Regular membership is open to any person over the age of eighteen (18) years, who is interested in the purpose of the organization. All regular members shall have voting privileges, shall be eligible to hold office, and may exercise such other privileges as may be provided by the Association.


Article IV: OFFICERS

The officers of the Association shall be a President, First Vice-president, Second Vice-President, Third Vice-President, Secretary, and Treasurer. The manner in which the officers shall be elected and the term of each office shall be provided by the Bylaws.

The President shall in consultation with the Board of Directors, serve as chief executive officer of the Association, chair the Board of Directors, preside at meetings of the Association, appoint regular and special committees as required, plan the program of the annual meeting, and, in general, promote the best interest and welfare of the Association.

The First Vice-President shall serve in the absence of the President, with the same duties and responsibilities, be a member of the Board of Directors, and shall perform such other duties as may be assigned by the President.

The Second Vice-President and the Third Vice-President shall serve as members of the Board of Directors and shall perform such other duties as the President shall assign.

The Secretary shall keep minutes of all meetings and shall be responsible for all official correspondence of the Association.

The Treasurer shall have charge of receiving and disbursing of funds, shall prepare the accounts for audit, and have general charge of the finances of the Association. The Treasurer shall be bonded.

The officers shall take office at an announced general business meeting during the annual meeting. Should an emergency arise which forces temporary suspension of the activities of the Association, the officers shall continue until their successors shall be elected.

Article V: BOARD OF DIRECTORS

The Board of Directors shall be composed of the President, First-Vice President, Second Vice-President, Third Vice-President, Secretary, Treasurer, four at-large regular members of the Association, and the immediate past President, making a total of eleven (11) persons. The manner in which the four at-large members of the Board of Directors are elected and term of office shall be provided in the Bylaws.

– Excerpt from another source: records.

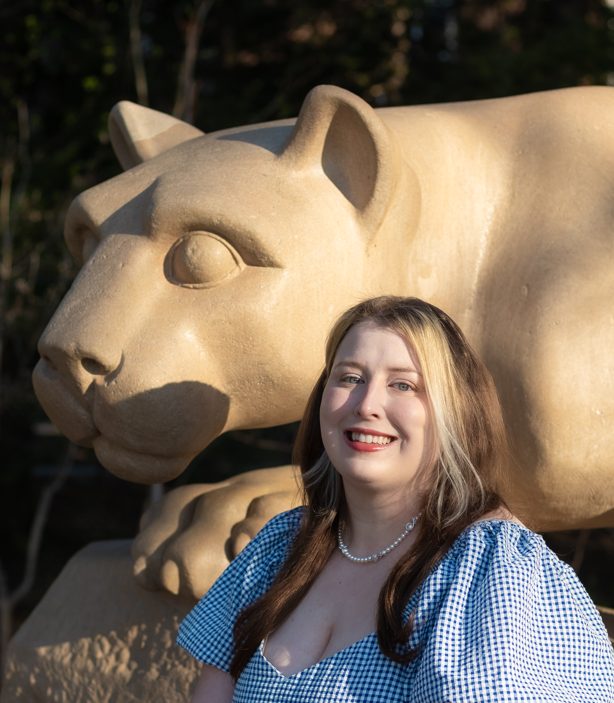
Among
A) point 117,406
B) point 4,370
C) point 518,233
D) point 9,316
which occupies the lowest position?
point 4,370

Article VI: NOMINATION AND ELECTIONS

Not later than three (3) months prior to the annual meeting of the Association, the President shall appoint a nominating committee of at least three (3) members of the Association in good standing to recommend at least one candidate for each elective office to be filled in the next election to be held at announced business meeting during the annual meeting. The nominations of said committee shall be considered by the Board of Directors before the annual business meeting and the action by the Board on the recommendations shall be reported to the members at the business meeting. There shall be an opportunity during the regular business meeting for additional nominations from the floor. Election shall be by a majority vote of the members present at the annual business meeting and by secret ballot if more than one candidate is nominated for an office.

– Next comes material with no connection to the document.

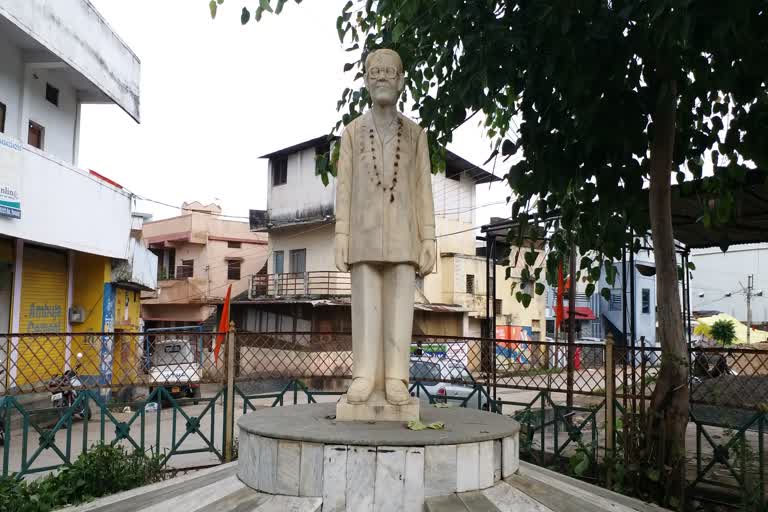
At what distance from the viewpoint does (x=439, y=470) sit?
4.14 m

In the case of the resignation or the inability of the President to carry on the duties of the office, the First Vice-President shall, with approval of the Board of Directors, assume the duties of the President. It shall then become the duty of the Board of Directors to decide, in accordance with the amount of time remaining before the next general election, to either nominate one or more candidates for the office of President and put these to a vote of the regular membership, or wait until the next regularly scheduled election to nominate one or more candidates to fill the vacancy of President. The First Vice-President shall continue to assume the duties of the President until the office is filled by election.

Article VII: MEETINGS

An annual meeting of the Association shall be held at a time and place to be selected by the Board of Directors.

Article VIII: FEES

It shall be within the province of the Board of Directors to set dues, subject to ratification by a majority vote of the regular members of the Association present at any annual meeting, and to establish the term of regular membership.

Article IX: BYLAWS

The Board of Directors shall establish and circulate to the regular membership the Bylaws of the Association and all amendments thereto.

Article: X: AMENDMENTS

This Constitution and Bylaws may be amended by a majority vote of the regular members of the Association present at any annual meeting, after due notice to the regular membership of the intention to amend the Constitution or Bylaws.